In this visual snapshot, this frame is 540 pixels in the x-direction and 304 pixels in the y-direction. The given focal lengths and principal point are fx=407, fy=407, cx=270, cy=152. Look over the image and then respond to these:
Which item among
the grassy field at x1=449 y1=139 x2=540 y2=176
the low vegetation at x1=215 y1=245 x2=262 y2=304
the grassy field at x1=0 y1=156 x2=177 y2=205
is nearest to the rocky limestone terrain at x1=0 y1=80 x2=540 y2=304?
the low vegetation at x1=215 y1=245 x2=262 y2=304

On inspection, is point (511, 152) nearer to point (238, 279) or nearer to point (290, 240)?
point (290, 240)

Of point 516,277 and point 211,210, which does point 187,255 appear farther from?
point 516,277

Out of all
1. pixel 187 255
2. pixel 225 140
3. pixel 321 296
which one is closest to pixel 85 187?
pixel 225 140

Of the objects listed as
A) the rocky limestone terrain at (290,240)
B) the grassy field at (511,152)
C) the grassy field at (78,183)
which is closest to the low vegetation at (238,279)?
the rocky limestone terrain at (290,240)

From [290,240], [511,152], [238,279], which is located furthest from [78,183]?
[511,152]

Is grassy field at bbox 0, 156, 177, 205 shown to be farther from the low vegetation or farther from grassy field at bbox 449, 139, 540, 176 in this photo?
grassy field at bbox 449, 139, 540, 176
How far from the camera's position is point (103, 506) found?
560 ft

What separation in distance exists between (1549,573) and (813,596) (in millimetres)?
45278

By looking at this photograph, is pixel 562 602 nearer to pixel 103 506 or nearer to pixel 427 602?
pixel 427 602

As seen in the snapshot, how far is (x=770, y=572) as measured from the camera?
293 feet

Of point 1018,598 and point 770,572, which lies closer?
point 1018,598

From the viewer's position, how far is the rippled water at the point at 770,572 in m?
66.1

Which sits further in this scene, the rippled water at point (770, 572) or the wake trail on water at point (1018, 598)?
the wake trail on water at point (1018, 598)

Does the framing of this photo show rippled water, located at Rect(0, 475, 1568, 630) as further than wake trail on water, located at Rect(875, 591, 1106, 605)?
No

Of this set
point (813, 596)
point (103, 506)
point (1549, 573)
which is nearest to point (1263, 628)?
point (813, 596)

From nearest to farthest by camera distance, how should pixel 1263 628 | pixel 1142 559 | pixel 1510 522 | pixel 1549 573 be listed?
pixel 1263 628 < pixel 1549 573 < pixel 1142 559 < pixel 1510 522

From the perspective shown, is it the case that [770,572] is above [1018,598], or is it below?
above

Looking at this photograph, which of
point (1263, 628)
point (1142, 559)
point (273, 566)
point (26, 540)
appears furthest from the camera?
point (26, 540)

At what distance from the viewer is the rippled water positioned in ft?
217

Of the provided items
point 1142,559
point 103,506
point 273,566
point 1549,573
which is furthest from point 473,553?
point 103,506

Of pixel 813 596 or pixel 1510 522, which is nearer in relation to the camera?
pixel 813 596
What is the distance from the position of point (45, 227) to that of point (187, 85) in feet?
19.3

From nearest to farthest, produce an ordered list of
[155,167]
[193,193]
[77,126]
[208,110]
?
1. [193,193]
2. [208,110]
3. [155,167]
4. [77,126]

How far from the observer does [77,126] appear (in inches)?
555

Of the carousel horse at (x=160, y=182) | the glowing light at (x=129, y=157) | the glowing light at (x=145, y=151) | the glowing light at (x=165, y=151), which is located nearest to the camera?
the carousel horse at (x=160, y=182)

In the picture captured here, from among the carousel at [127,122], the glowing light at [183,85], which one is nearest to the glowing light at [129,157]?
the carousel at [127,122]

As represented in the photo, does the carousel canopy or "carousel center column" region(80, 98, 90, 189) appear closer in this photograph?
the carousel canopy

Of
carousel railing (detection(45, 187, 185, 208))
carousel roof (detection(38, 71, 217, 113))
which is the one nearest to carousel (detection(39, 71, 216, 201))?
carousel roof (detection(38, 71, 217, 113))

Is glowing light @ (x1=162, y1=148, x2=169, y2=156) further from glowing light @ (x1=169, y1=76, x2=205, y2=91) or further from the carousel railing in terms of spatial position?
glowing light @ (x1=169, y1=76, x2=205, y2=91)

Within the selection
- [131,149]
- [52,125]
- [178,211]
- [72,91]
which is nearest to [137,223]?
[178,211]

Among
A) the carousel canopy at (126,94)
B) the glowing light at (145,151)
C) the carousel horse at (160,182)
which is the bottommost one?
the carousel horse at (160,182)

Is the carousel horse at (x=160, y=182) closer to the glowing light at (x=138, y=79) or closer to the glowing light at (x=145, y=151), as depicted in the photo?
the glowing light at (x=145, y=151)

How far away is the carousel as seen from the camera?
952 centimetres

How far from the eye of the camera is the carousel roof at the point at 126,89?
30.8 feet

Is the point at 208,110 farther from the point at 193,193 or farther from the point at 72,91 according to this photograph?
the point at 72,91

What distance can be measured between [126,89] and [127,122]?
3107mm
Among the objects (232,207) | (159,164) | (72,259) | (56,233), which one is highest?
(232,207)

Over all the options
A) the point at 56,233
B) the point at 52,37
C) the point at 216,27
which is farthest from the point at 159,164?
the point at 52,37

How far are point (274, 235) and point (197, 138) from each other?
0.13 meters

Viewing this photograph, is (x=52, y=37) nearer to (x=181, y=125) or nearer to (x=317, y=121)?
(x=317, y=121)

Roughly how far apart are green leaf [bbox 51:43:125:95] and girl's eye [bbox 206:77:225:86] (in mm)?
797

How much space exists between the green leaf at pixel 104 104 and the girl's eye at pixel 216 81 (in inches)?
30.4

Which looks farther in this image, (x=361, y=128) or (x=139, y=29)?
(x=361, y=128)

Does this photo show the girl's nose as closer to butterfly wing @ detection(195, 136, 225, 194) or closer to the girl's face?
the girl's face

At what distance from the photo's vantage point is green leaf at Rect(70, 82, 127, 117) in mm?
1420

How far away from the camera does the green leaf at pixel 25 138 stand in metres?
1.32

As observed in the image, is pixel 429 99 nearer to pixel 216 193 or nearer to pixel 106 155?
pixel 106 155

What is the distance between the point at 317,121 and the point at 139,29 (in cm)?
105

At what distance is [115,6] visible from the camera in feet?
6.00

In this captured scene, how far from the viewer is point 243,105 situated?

######

Can you lay out everything from the line containing "How far away from" down to the final line of the items above as a Markdown table, skipping blank lines, with the columns Row and Item line?

_Final answer_
| Row | Item line |
|---|---|
| 1 | How far away from the camera does the green leaf at pixel 25 138 stand in metres? |
| 2 | 1.32 |
| 3 | As observed in the image, is pixel 429 99 nearer to pixel 216 193 or nearer to pixel 106 155? |
| 4 | pixel 106 155 |
| 5 | What is the distance between the point at 317,121 and the point at 139,29 (in cm)? |
| 6 | 105 |
| 7 | At what distance is [115,6] visible from the camera in feet? |
| 8 | 6.00 |
| 9 | In this captured scene, how far from the viewer is point 243,105 situated? |